* **Text shown**:
>> BEGIN

Hi, thanks for all your help. I broke down and recompiled/reinstalled the amanda client and that seems to have cleared up the problem, amcheck no longer reports any errors. I'll find out if the backups run tonight. Thanks Again! -Josh
backup errors...
Hi there. I'm having a problem getting Amanda to backup one of our servers. When running amcheck I get the following error: ERROR: nushtel: [access as operator not allowed from operator@backupservername] I found the faq-o-matic entry for this issue and checked all of my settings against the advice found there. The .amandahosts file is in operator's home directory, has the correct permissions and appears to be in the correct format (it is in fact a copy of a .amandahosts file from another server being backed up by the same backupserver on our network) Looking at /tmp/amanda/amandad.debug on the server I'm trying to backup I see somethings that concern me, namely: the BUILT_MACH line lists the wrong hostname, when I build amanda this server was named new-server.ourdomain.com but now that the box has gone into production it's name has changed to the name of the machine it has replaced. The other bit that bugs me is that it lists the DEFAULT_SERVER and DEFAULT_TAPE_SERVER as itself, using the old hostname. it does seem to pass the self-checks though: Amanda 2.4 REQ HANDLE 002-385A0508 SEQ 1000143707 SECURITY USER operator SERVICE selfcheck OPTIONS ; DUMP wd0g 0 OPTIONS |;bsd-auth;index; DUMP wd0h 0 OPTIONS |;bsd-auth;index; DUMP wd0a 0 OPTIONS |;bsd-auth;index; Oh yes, the backup server is a redhat box, and the machine I'm backing up is running BSDi 4.2 Any clues of what I can do about this? Thanks Josh
Re: backup errors...

>> END

* **Source excerpt**:
>> BEGIN

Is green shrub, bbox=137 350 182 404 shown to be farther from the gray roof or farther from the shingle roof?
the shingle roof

>> END

* **What the exercise asks**: Continue the forum thread about the Amanda backup error from the point where it stops.

* **Written response**:
Looking at /tmp/amanda/amandad.debug on the server I'm trying to backup I see somethings that concern me, namely: the BUILT_MACH line lists the wrong hostname ... That's just documentation about where Amanda was built. It's not used for anything. ... The other bit that bugs me is that it lists the DEFAULT_SERVER and DEFAULT_TAPE_SERVER as itself, using the old hostname. Those values are only used by amrecover in case you don't set them with the command line switches. it does seem to pass the self-checks though: Amanda 2.4 REQ HANDLE 002-385A0508 SEQ 1000143707 SECURITY USER operator SERVICE selfcheck OPTIONS ; DUMP wd0g 0 OPTIONS |;bsd-auth;index; DUMP wd0h 0 OPTIONS |;bsd-auth;index; DUMP wd0a 0 OPTIONS |;bsd-auth;index; That's just the incoming packet. It doesn't say anything about whether the checks worked or not. And if you're getting this: ERROR: nushtel: [access as operator not allowed from operator@backupservername] then selfcheck is not even being run by amandad. What else is in /tmp/amanda/amandad*debug? What version of Amanda are you using? Newer versions will tell you about (e.g.) permissions problems and the like. What's in ~operator/.amandahosts? It should be: backupservername operator and the names should be **exactly** as the error message reports them (i.e. if it gives a fully qualified name, the file should have a fully qualified name). Josh John R. Jackson, Technical Software Specialist, [EMAIL PROTECTED]
Re: backup errors...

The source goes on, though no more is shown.